● **YOUR INSTRUCTIONS**
Which lines in the listing below contain the word "bush"? Copy each one.

● **RECORD SET**
———

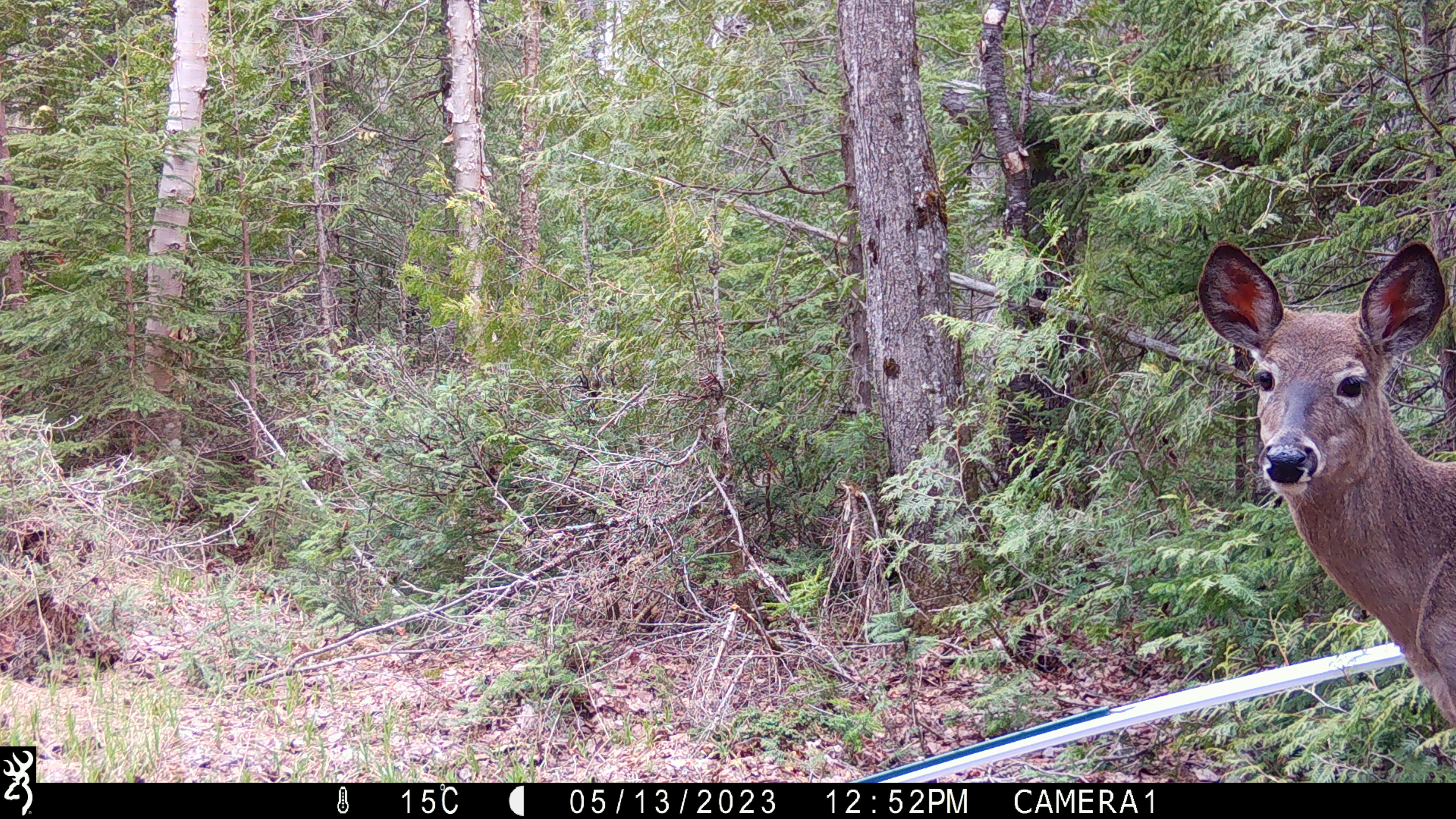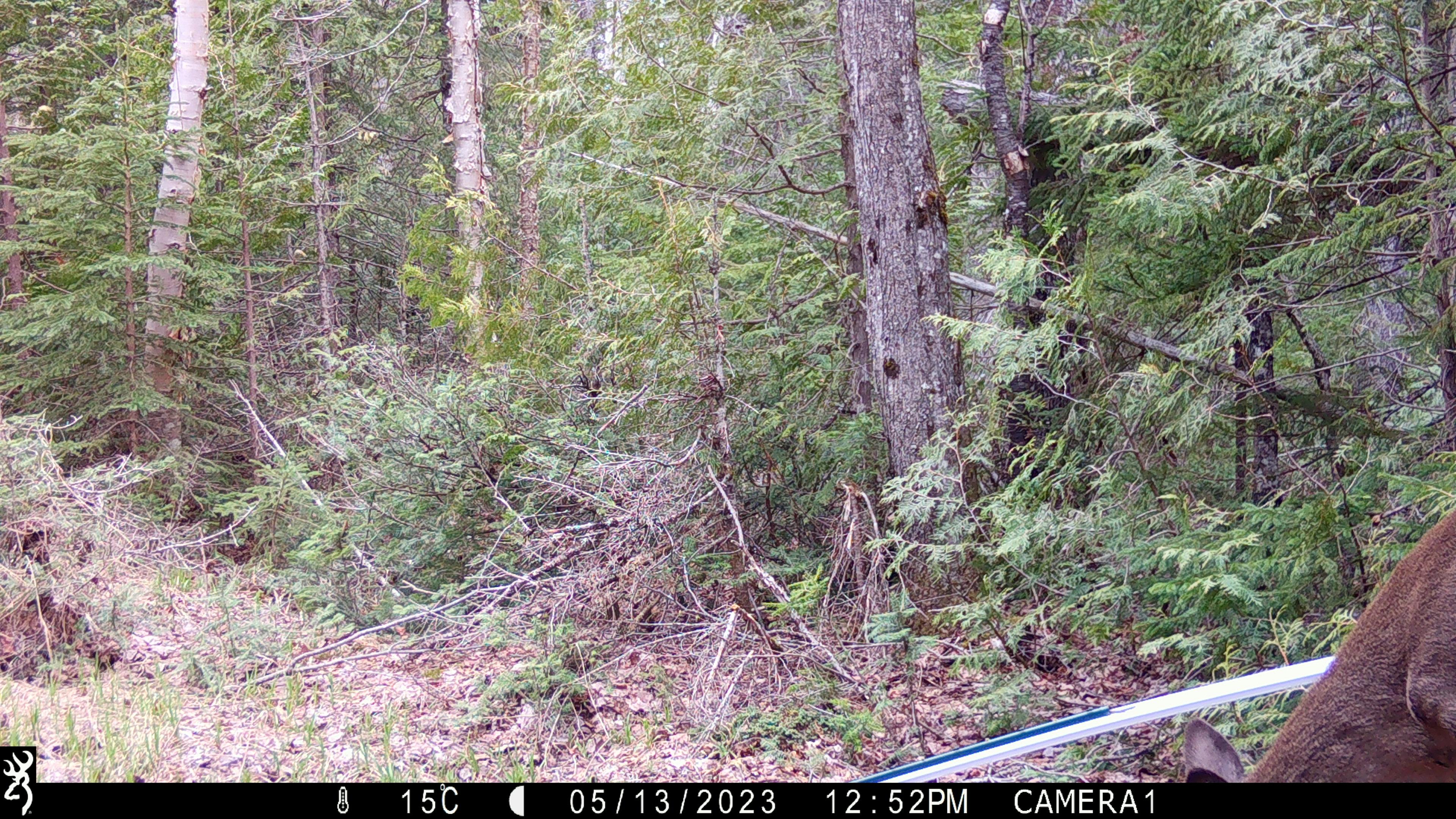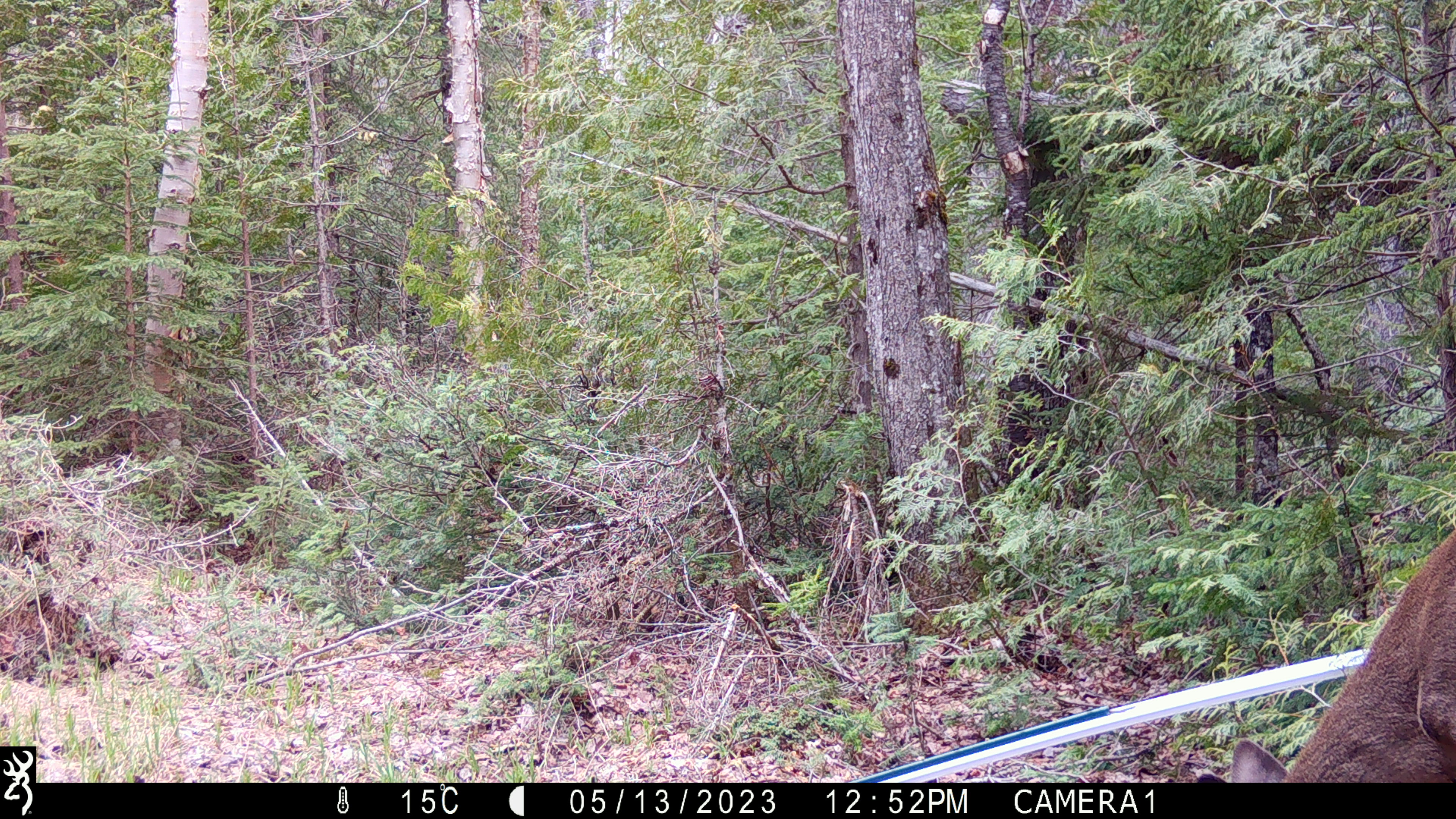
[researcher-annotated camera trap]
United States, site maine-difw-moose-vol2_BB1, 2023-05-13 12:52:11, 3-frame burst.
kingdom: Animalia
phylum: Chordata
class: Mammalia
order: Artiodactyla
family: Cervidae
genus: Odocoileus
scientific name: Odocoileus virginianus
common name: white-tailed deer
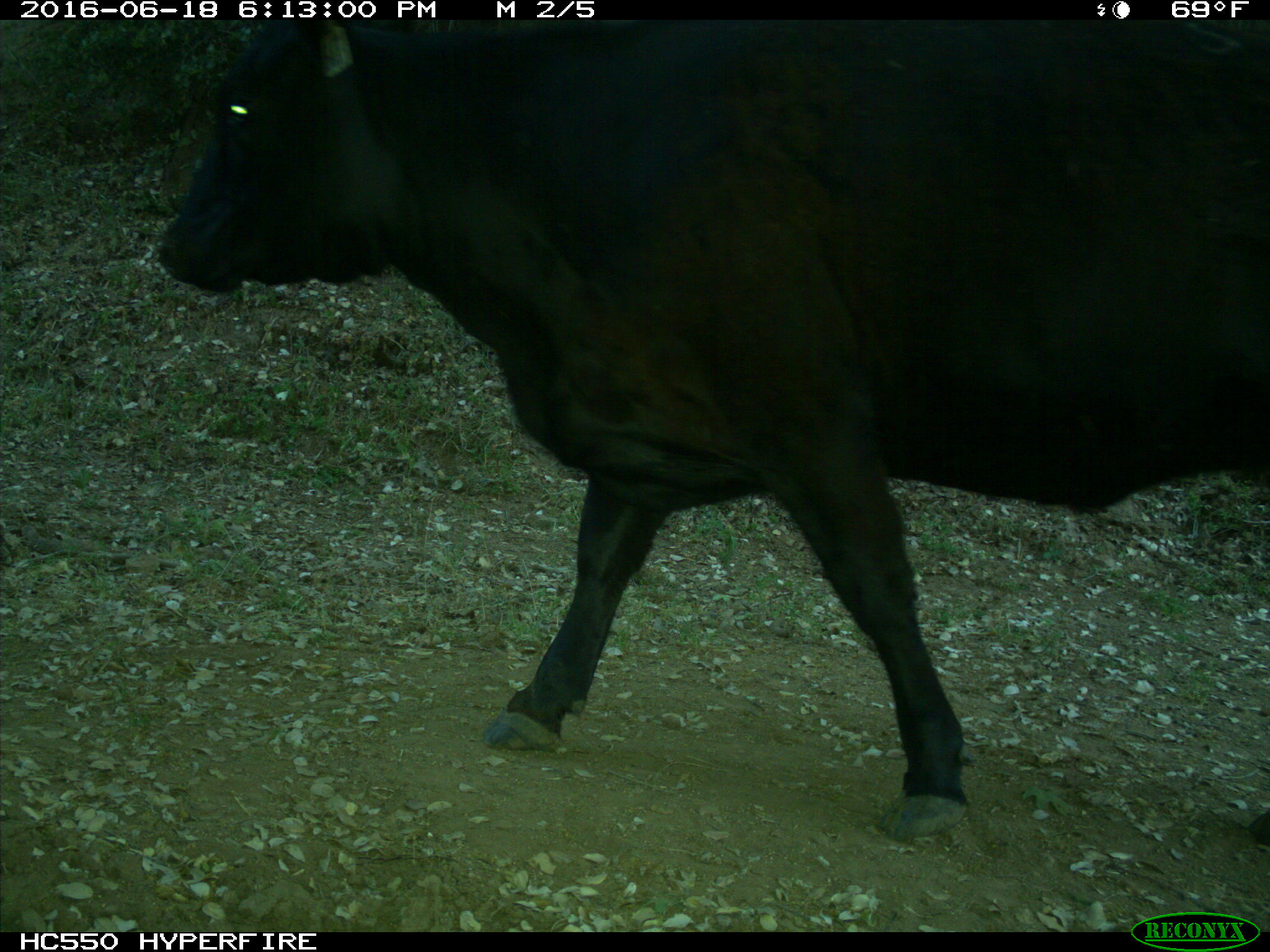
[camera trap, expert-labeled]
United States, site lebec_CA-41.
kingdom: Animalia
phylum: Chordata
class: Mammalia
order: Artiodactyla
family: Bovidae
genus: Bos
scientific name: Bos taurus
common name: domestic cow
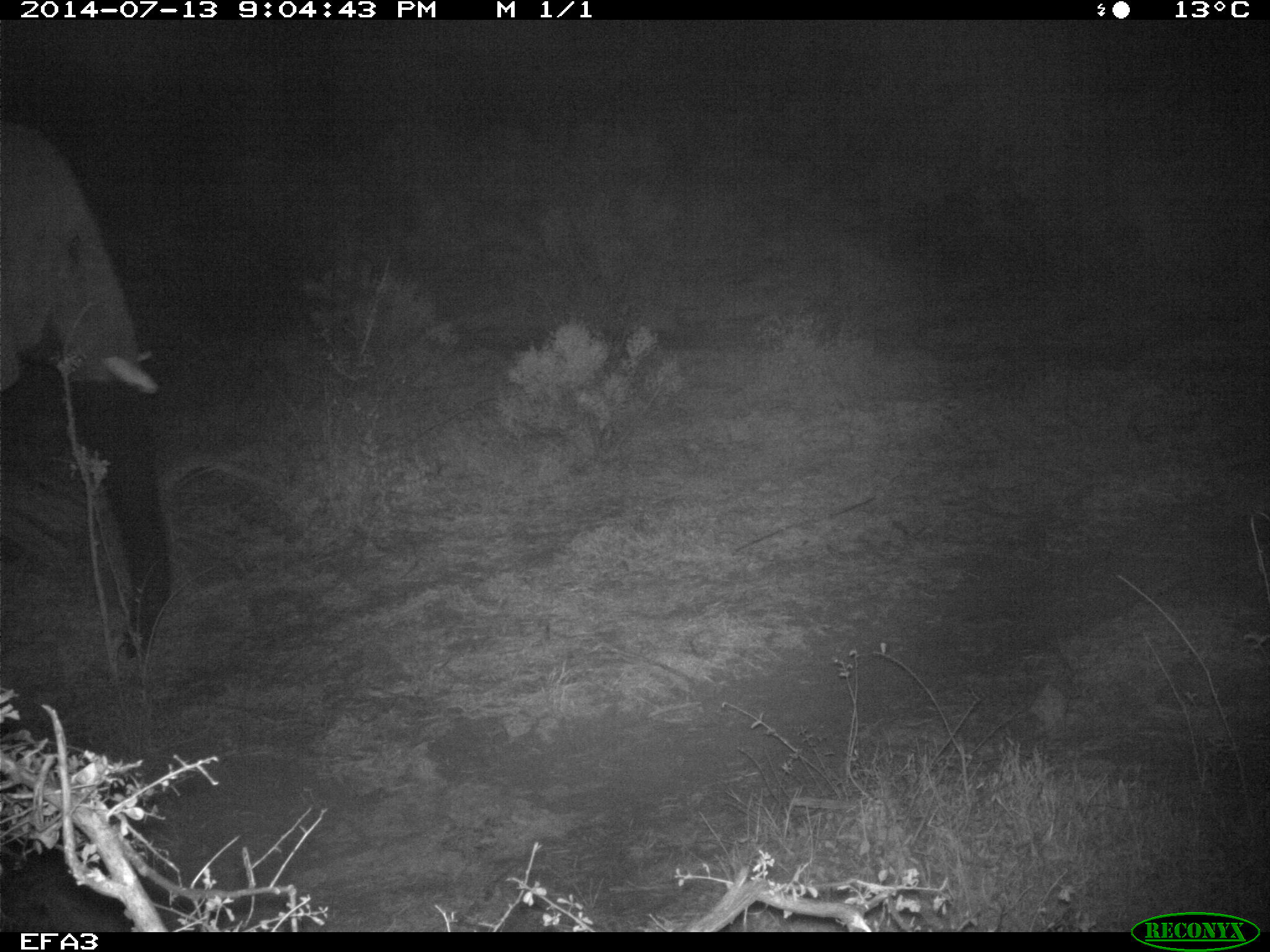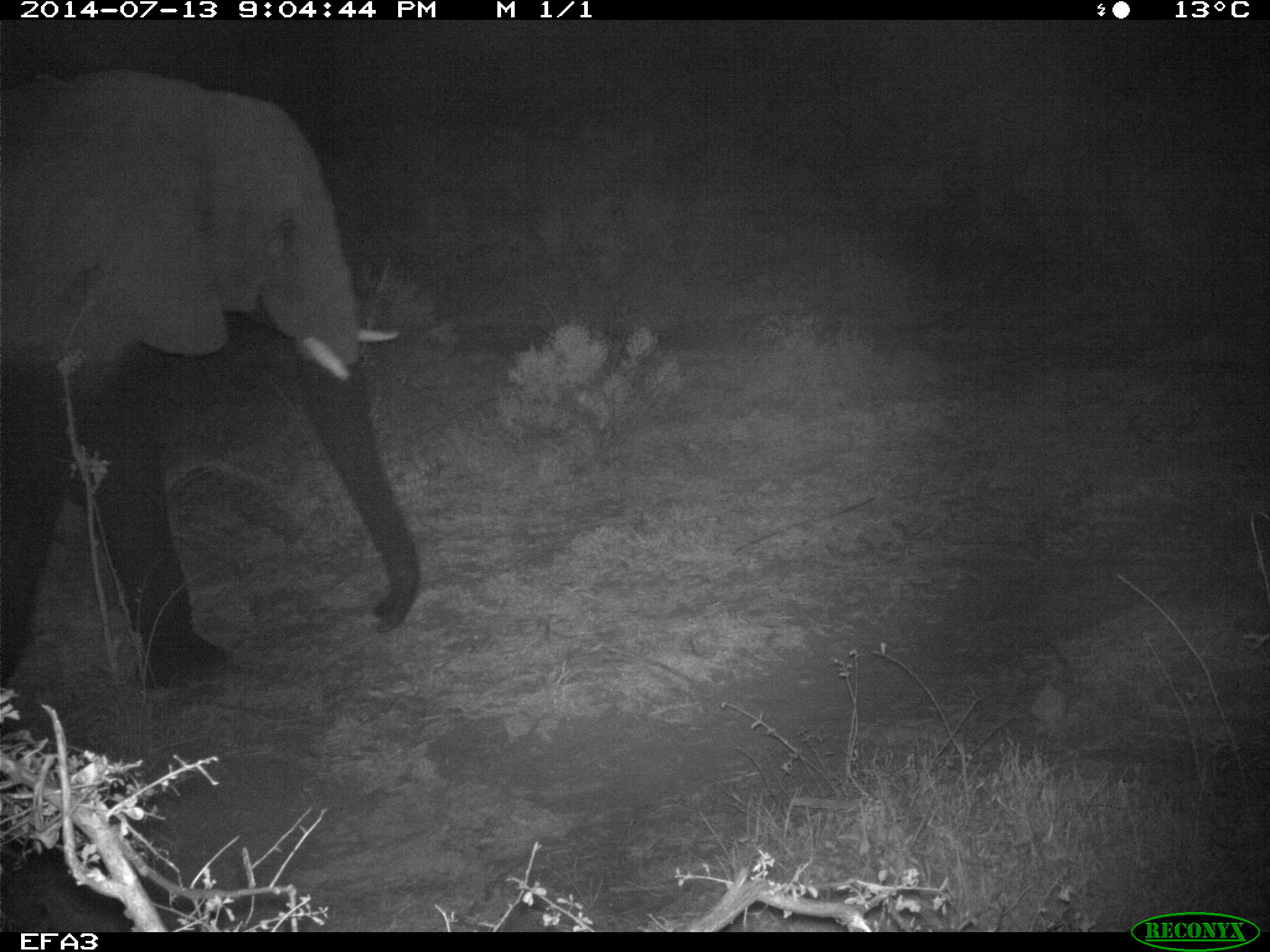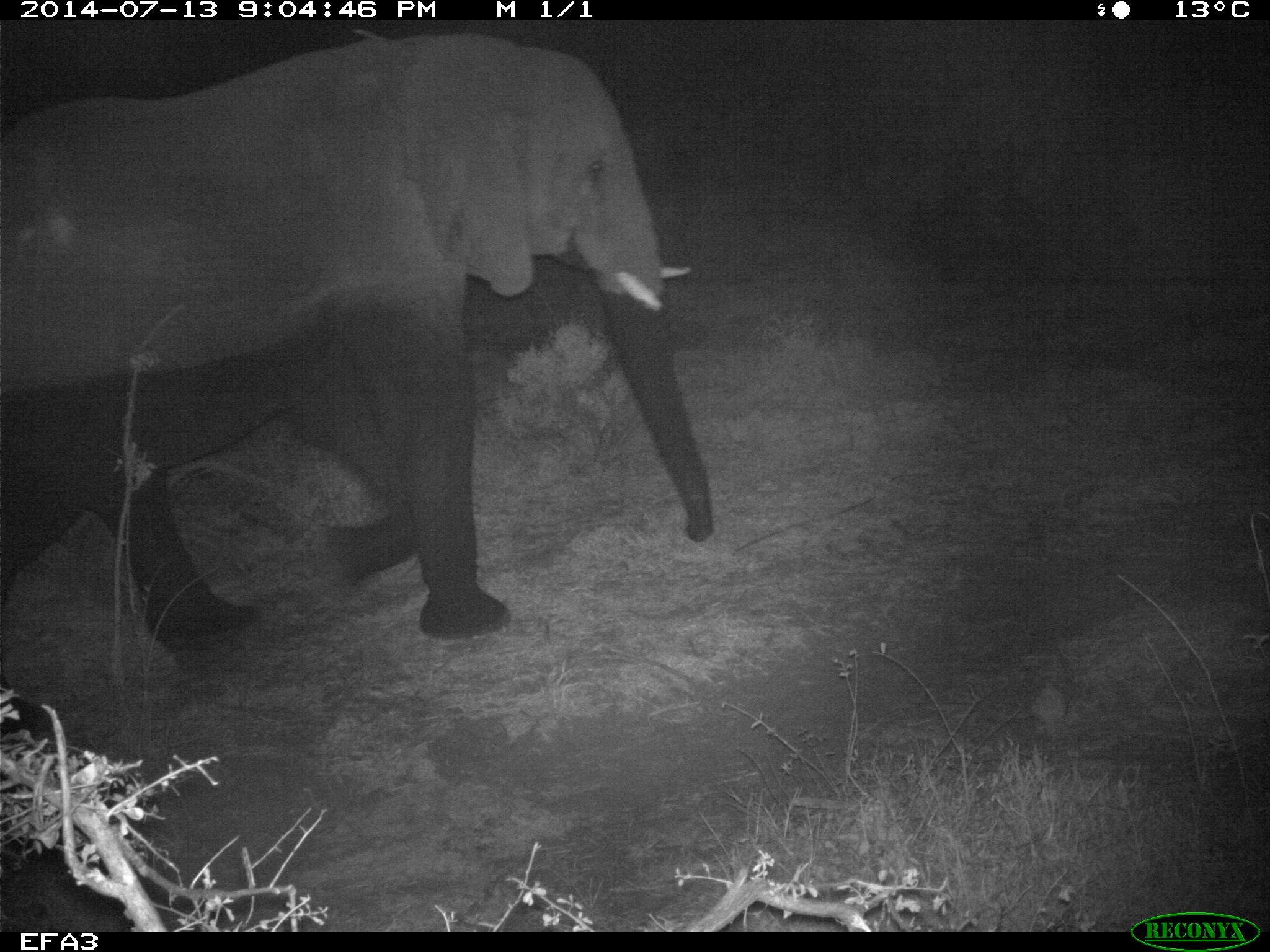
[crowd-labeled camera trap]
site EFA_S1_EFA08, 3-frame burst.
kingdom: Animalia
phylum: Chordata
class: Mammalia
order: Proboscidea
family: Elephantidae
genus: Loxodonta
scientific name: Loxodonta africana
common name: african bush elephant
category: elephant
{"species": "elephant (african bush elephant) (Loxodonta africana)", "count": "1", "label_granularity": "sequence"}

———

● **OUTPUT FOR THIS TASK**
common name: african bush elephant
{"species": "elephant (african bush elephant) (Loxodonta africana)", "count": "1", "label_granularity": "sequence"}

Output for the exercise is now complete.